### PAGE
● ● ●

We can put the same argument in slightly less alarming terms – and beat a retreat to the short answer – if we say, more simply, that many people through the ages have experienced what they thought to be direct contact with God and been mistaken about the nature of the experience, to put it no more strongly than that. As sceptics, we can accept that God may exist and genuine contact with Him may be possible, while leaving open the possibility that everyone who has ever believed they have made contact was suffering from enthusiasm. We can doubt, if we feel like it, that contact ever will be made from Earth, or from any other planet out in the uncharted backwaters of the unfashionable end of the western spiral arm of the Galaxy. (I say “the Galaxy”; obviously I mean this galaxy.)

7. Against principalities, against powers

As I said earlier on, the Humean sceptical argument is unpalatable to believers. I think bringing in deep space and deep time has made it clear just how unpalatable it is. Whether the alternative to a true revelation is the machinations of powers in the air or simple human delusion, the result is much the same. The believer would be committed to holding two mutually antagonistic beliefs simultaneously:

  1. I believe in God: an omnipotent and omniscient being who created the universe, loves His creation, makes Himself known to believers and will grant salvation to them.
  2. I am human, and consequently acknowledge that God’s nature may not be as I believe it to be, God may not have truly made Himself known to me and may never do so, the tenets of my religion may have no connection with God’s true purpose and my faith may not save me from eternal damnation.
  3. But GOTO 1.

So where is all this going? The point is simply this: the version of Christian belief we’ve just ended up with is monstrous and untenable. Hume’s scepticism leaves open the possibility of genuine revelation, genuine contact with the divine, but at the cost of introducing radical uncertainty as to whether any given experience of the divine is that genuine contact – and by extension whether any known experience of the divine has ever been genuine. In the Humean view, it’s entirely possible that nobody who considers him- or herself to be a Christian has ever had a genuine contact with the Christian God, or ever will. Not only is it possible, it’s entirely compatible with belief in an omnipotent and benevolent God, working His purposes out as year succeeds to year. And yet nobody who considers him- or herself to be a Christian could believe that: it would undermine everything they believe.

So where does religion go if we take this argument seriously? I don’t believe that it disposes of religion altogether, although it does make things a bit difficult for certain kinds of religious belief (and not only Christian belief). One possibility is that the divine retreats to a kind of abstract realm of unknowability. God may or may not exist; this or that revelation of the divine may or may not have been valid. Whatever the answer is, though, it can never be proved and will never affect us either way. Hume himself leant towards this position; at one stage he described the argument between theism and atheism as a purely verbal disagreement, or as we’d say a difference that makes no difference. This way of thinking about religion clearly doesn’t include an eschatology – even Hume could hardly miss the Last Trump; more broadly, it tends to erode religion’s purchase on the present-day social world, reducing the numinous to an aesthetic experience and differences of belief to philosophical debating points. In practical terms this may be no bad thing, but it’s a substantial scaling-down of the claims of religion.

● ● ●

### DATASET ENTRIES
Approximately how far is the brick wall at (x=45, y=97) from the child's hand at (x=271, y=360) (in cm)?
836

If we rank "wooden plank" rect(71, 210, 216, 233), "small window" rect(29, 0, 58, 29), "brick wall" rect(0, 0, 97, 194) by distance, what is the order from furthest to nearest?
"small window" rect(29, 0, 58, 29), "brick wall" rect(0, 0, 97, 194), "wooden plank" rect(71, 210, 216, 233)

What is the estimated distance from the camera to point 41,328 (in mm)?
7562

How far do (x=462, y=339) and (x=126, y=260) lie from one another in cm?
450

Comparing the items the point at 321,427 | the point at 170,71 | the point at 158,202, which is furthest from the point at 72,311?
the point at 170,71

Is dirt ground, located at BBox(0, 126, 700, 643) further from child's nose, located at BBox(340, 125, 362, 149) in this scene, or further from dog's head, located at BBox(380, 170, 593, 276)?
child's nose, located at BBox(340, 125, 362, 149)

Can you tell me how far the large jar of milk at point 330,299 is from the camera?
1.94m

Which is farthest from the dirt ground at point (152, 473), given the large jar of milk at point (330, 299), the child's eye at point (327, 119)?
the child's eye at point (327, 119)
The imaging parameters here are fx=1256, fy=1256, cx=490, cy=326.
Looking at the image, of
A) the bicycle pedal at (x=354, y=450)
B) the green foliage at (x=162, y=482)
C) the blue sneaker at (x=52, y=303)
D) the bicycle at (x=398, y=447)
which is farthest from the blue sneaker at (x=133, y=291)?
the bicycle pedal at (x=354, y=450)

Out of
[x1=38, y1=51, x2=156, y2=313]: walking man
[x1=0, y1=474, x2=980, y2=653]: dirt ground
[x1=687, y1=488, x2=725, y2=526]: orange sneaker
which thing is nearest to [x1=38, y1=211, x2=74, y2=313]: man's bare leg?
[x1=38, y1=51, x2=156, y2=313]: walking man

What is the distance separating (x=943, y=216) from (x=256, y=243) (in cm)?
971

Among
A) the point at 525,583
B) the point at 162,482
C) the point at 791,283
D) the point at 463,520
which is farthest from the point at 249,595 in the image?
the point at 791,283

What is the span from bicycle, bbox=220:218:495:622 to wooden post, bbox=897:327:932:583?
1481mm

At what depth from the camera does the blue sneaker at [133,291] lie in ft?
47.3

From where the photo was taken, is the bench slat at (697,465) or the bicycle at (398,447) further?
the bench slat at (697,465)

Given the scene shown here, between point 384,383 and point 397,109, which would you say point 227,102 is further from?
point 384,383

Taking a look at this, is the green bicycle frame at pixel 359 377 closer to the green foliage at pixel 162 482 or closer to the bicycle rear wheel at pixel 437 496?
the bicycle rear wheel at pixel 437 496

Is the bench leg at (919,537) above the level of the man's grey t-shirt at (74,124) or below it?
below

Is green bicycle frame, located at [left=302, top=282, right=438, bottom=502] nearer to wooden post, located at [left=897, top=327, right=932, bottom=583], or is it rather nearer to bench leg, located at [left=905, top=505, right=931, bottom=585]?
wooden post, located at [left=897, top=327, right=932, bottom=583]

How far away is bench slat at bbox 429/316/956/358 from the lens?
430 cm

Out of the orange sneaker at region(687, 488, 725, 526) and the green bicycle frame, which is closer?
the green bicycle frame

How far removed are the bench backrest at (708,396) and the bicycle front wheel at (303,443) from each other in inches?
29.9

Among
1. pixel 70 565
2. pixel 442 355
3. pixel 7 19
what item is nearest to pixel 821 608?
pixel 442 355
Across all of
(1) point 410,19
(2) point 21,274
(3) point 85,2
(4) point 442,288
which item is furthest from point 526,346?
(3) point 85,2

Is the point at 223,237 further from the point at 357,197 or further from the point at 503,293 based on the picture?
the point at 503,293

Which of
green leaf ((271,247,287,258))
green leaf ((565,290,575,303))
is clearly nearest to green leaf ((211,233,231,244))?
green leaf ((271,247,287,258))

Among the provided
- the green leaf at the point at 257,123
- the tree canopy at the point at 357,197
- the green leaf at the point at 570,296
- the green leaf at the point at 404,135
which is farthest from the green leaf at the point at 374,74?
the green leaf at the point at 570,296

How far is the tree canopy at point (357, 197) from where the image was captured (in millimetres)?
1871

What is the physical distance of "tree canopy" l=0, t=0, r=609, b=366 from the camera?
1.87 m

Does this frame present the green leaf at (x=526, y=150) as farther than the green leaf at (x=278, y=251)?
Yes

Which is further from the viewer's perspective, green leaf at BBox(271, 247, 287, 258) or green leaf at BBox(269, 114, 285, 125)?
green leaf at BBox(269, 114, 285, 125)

● ● ●

### REQUIREMENT
Transcribe the essay on religious belief, starting at "So where is" and ending at "everything they believe.". The listing is separate material and has no connection to the essay on religious belief.

### REPLY
So where is all this going? The point is simply this: the version of Christian belief we’ve just ended up with is monstrous and untenable. Hume’s scepticism leaves open the possibility of genuine revelation, genuine contact with the divine, but at the cost of introducing radical uncertainty as to whether any given experience of the divine is that genuine contact – and by extension whether any known experience of the divine has ever been genuine. In the Humean view, it’s entirely possible that nobody who considers him- or herself to be a Christian has ever had a genuine contact with the Christian God, or ever will. Not only is it possible, it’s entirely compatible with belief in an omnipotent and benevolent God, working His purposes out as year succeeds to year. And yet nobody who considers him- or herself to be a Christian could believe that: it would undermine everything they believe.